Membre du Front sandiniste de libération nationale (FSLN) pendant près de quinze ans, jusqu’aux débuts des années 90, Silvio Prado a connu de l’intérieur le mouvement révolutionnaire qui a pris le pouvoir au Nicaragua en 1979. Il a même exercé des responsabilités au sein du bureau des relations internationales du parti. Aujourd’hui en exil en Espagne, le fondateur du Centre d’études et d’analyses politiques (Ceap) du Nicaragua porte un regard critique sur le régime du président Daniel Ortega et de sa femme, Rosario Murillo, qui réprime brutalement l’opposition en amont des élections générales de dimanche.
Quel était le modèle de société proposé par le mouvement sandiniste au moment de la révolution de 1979 ?
Quand il s’est emparé du pouvoir, le FSLN n’avait pas de programme clair. Il portait surtout une proposition éthique de changement de société, en rupture avec l’histoire politique du Nicaragua. L’objectif était d’en finir avec le régime corrompu et répressif du dictateur Anastasio Somoza. Les sandinistes avaient un idéal de justice sociale : ils étaient en faveur d’une distribution plus égalitaire de la richesse et de politiques publiques dirigées d’abord vers les plus pauvres. Ils soutenaient l’émancipation des femmes et l’inclusion des travailleurs dans les décisions de politiques publiques. Il s’agissait de construire une vraie démocratie et une société plus horizontale.
Témoignages
A quand remonte le durcissement autoritaire du régime sandiniste ?
Lors du congrès extraordinaire du FSLN en 1993, Daniel Ortega a écarté ses opposants à l’intérieur du parti, qui avaient basculé dans l’opposition trois ans plus tôt. C’est une rupture. A partir de ce moment-là, Ortega est seul détenteur du pouvoir au sein du parti. Le FSLN devient une organisation rigide, fermée, qui ne tolère pas les voix dissidentes. C’est le début du projet autoritaire d’Ortega. En 2006, le FSLN qui revient au pouvoir n’a plus rien à voir avec celui des débuts. La dimension doctrinale du parti s’est effacée derrière la toute-puissance d’un leader unique.
Rosario Murillo, l’épouse de Daniel Ortega, est la vice-présidente du Nicaragua. Celui-ci vient même de lui promettre un rôle de coprésidente qui n’est pas prévu par la Constitution. Quel est le rôle de la famille Ortega dans la gouvernance du pays ?

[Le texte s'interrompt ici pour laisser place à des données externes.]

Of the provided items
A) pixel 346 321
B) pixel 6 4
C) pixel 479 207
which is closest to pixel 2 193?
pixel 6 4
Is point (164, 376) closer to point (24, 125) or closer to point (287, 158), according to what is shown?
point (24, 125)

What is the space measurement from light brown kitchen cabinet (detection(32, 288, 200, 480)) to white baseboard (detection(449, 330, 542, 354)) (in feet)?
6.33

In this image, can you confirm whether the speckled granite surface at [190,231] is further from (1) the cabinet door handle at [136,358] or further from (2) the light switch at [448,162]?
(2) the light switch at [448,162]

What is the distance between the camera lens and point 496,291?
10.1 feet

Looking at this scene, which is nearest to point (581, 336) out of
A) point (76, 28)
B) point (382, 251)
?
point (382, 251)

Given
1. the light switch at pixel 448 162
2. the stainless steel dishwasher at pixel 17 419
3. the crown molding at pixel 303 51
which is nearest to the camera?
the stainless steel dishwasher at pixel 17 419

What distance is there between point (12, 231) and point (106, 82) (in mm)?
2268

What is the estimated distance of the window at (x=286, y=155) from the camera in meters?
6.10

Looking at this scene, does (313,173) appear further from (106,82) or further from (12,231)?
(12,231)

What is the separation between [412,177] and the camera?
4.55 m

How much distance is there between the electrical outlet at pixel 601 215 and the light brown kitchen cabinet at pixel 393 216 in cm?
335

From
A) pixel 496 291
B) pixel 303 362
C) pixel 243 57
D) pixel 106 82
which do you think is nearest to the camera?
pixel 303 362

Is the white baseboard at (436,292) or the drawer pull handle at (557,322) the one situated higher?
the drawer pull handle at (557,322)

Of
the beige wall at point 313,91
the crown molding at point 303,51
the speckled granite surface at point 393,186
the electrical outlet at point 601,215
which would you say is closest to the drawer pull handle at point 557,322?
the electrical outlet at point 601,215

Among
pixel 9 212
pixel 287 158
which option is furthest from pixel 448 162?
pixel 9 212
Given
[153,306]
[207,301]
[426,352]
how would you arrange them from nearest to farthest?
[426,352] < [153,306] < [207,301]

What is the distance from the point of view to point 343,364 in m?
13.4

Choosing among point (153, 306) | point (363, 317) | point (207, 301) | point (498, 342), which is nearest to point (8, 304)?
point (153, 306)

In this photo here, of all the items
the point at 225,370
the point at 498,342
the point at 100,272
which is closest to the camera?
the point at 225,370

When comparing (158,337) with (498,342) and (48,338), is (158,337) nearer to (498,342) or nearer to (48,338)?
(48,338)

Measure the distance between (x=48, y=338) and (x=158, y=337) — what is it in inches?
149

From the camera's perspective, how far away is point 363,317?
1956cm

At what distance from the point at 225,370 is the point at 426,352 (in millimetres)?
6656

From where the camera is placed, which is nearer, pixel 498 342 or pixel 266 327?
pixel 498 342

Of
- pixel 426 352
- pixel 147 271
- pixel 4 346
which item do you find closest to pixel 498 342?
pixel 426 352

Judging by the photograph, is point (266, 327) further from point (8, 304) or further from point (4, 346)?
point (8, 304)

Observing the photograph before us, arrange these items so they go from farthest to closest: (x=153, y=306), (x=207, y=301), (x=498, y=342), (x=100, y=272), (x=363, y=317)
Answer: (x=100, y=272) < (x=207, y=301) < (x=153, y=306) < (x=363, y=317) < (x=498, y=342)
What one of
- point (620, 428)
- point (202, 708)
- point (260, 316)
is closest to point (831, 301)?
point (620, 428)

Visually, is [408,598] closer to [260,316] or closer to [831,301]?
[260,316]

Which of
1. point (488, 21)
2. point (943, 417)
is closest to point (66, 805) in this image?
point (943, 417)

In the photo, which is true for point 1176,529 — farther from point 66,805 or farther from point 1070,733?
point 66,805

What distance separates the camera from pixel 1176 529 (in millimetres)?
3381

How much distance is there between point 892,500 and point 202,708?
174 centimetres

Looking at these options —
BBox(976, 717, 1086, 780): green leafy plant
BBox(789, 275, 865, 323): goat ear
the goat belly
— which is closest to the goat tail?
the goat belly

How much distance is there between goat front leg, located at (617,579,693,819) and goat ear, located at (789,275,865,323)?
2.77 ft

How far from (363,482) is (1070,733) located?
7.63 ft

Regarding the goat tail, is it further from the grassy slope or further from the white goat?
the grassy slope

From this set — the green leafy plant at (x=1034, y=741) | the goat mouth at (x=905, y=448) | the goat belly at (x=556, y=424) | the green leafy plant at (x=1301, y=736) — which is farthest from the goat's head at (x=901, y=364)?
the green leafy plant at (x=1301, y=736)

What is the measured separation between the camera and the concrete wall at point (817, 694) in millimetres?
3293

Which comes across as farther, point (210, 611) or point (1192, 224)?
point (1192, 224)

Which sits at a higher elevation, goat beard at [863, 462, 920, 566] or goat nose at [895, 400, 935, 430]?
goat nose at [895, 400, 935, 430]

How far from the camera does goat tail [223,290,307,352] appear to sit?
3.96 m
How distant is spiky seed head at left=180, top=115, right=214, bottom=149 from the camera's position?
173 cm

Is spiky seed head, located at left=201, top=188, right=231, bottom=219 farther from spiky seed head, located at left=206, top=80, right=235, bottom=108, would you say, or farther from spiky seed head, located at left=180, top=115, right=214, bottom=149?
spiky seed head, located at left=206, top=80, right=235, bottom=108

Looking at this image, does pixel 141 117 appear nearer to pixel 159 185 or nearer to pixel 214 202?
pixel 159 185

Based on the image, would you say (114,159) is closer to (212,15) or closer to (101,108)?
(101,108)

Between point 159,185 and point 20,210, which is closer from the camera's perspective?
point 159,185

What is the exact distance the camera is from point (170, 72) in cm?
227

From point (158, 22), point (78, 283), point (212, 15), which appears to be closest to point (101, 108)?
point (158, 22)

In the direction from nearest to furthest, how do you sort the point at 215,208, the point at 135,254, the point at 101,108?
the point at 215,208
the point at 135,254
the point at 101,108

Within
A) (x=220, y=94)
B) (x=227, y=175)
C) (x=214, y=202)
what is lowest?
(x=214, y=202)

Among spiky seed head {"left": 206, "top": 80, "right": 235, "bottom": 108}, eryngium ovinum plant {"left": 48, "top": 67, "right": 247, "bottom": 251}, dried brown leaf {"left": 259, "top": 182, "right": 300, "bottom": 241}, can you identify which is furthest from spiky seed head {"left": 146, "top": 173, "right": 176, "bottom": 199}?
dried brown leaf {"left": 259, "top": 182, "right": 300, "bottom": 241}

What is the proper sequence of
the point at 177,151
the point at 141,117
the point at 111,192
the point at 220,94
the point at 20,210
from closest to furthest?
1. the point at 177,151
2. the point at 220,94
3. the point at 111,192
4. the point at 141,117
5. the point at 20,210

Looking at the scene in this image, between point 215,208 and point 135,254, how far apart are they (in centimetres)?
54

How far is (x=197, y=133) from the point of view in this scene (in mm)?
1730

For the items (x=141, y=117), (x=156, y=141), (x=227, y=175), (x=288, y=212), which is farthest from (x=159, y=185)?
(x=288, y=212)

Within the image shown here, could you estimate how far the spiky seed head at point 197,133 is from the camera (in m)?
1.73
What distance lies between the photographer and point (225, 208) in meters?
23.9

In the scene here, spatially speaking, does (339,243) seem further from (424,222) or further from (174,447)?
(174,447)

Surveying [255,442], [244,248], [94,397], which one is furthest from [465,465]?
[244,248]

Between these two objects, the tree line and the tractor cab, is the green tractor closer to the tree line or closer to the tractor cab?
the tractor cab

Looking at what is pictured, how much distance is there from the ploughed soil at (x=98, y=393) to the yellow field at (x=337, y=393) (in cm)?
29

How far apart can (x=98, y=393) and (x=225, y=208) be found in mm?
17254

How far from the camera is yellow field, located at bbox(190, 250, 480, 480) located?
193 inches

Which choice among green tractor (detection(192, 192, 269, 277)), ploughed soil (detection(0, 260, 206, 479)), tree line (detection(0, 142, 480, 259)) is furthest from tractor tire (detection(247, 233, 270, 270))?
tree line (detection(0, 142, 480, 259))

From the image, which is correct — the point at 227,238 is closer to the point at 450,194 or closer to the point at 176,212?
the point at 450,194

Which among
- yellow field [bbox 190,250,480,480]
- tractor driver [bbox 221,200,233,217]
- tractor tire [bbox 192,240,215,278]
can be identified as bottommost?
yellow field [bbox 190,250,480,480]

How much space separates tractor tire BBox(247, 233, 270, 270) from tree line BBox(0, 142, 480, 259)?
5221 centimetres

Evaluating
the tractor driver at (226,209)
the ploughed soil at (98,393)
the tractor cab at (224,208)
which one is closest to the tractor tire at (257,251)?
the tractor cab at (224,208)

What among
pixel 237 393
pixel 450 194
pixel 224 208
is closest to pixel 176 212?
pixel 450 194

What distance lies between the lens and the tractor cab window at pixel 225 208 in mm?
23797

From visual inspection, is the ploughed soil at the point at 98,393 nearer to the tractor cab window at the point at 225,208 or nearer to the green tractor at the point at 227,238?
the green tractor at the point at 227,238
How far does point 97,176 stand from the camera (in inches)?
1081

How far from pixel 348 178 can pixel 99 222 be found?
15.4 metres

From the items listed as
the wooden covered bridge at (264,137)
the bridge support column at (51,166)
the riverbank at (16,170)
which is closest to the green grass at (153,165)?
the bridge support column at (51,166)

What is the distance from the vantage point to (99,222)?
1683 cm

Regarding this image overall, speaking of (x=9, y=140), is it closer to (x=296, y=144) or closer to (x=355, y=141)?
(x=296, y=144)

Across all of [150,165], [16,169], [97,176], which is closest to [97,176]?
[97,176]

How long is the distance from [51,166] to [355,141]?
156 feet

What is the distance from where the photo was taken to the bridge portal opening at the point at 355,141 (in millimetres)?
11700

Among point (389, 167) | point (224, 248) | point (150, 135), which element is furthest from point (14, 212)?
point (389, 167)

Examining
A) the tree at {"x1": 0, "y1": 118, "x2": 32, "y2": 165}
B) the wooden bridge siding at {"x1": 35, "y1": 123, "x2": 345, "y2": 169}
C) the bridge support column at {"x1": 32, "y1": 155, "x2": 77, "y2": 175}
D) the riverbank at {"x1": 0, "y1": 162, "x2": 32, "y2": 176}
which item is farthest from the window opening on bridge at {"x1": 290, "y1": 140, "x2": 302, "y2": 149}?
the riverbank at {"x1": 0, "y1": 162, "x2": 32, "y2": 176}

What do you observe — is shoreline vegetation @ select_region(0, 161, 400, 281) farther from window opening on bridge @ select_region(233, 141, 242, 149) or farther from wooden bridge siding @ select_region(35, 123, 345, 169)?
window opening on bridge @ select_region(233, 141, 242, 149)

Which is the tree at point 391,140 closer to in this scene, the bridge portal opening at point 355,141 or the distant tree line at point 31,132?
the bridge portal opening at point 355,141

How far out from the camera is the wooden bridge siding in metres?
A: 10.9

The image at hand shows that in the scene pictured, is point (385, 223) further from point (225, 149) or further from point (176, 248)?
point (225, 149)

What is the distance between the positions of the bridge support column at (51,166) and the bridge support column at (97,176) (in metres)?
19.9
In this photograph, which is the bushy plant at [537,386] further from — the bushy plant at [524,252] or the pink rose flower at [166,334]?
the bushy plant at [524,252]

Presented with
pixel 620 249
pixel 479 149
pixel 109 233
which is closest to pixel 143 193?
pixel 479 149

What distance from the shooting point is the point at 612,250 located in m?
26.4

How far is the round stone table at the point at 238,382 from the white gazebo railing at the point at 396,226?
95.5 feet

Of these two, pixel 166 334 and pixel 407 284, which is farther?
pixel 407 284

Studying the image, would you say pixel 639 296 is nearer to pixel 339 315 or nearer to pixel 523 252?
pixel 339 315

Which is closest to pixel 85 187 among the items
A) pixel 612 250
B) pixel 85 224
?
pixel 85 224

Le FSLN est passé d’un parti de masse à un parti-famille. Cela date du mitan des années 2000, quand Rosario Murillo, qui a défendu son mari contre les accusations d’inceste portées par sa fille à elle, a commencé à s’afficher publiquement comme une actrice du pouvoir. Aujourd’hui, Rosario Murillo partage les responsabilités avec son mari : à lui les questions régaliennes, à elle l’organisation de la discipline au sein du FSLN. Quant aux enfants Ortega, ils sont chargés de pans entiers de l’économie. Le sandinisme est devenu un projet népotique incarné par un parti coopté par et pour la famille Ortega. D’ailleurs, le président espère voir un jour un de ses fils lui succéder.
Analyse
Que reste-t-il aujourd’hui des promesses sandinistes ?
Aujourd’hui, le FSLN est un groupe de personnes dont le seul objectif est de maintenir Daniel Ortega au pouvoir. L’unique moyen qu’ils ont trouvé est l’exercice d’une violence extrême contre la population qui s’oppose à leurs plans. Il ne reste du projet sandiniste originaire que les quatre lettres qui forment l’acronyme du parti. Le FSLN est devenu une organisation conservatrice. C’est très clair sur la question de l’avortement, qui est l’objet au Nicaragua d’une des législations les plus répressives du continent. Le FSLN est aussi devenu un parti néolibéral qui a donné de plus en plus de poids au marché et au secteur privé. Daniel Ortega s’est avéré un des meilleurs élèves du FMI et de la Banque mondiale, qui l’ont félicité pour ses politiques économiques. Mais celles-ci ont surtout eu pour effet de reconcentrer la richesse entre les mains d’une portion toujours plus petite de la population. Bref, le FSLN n’a plus rien de révolutionnaire.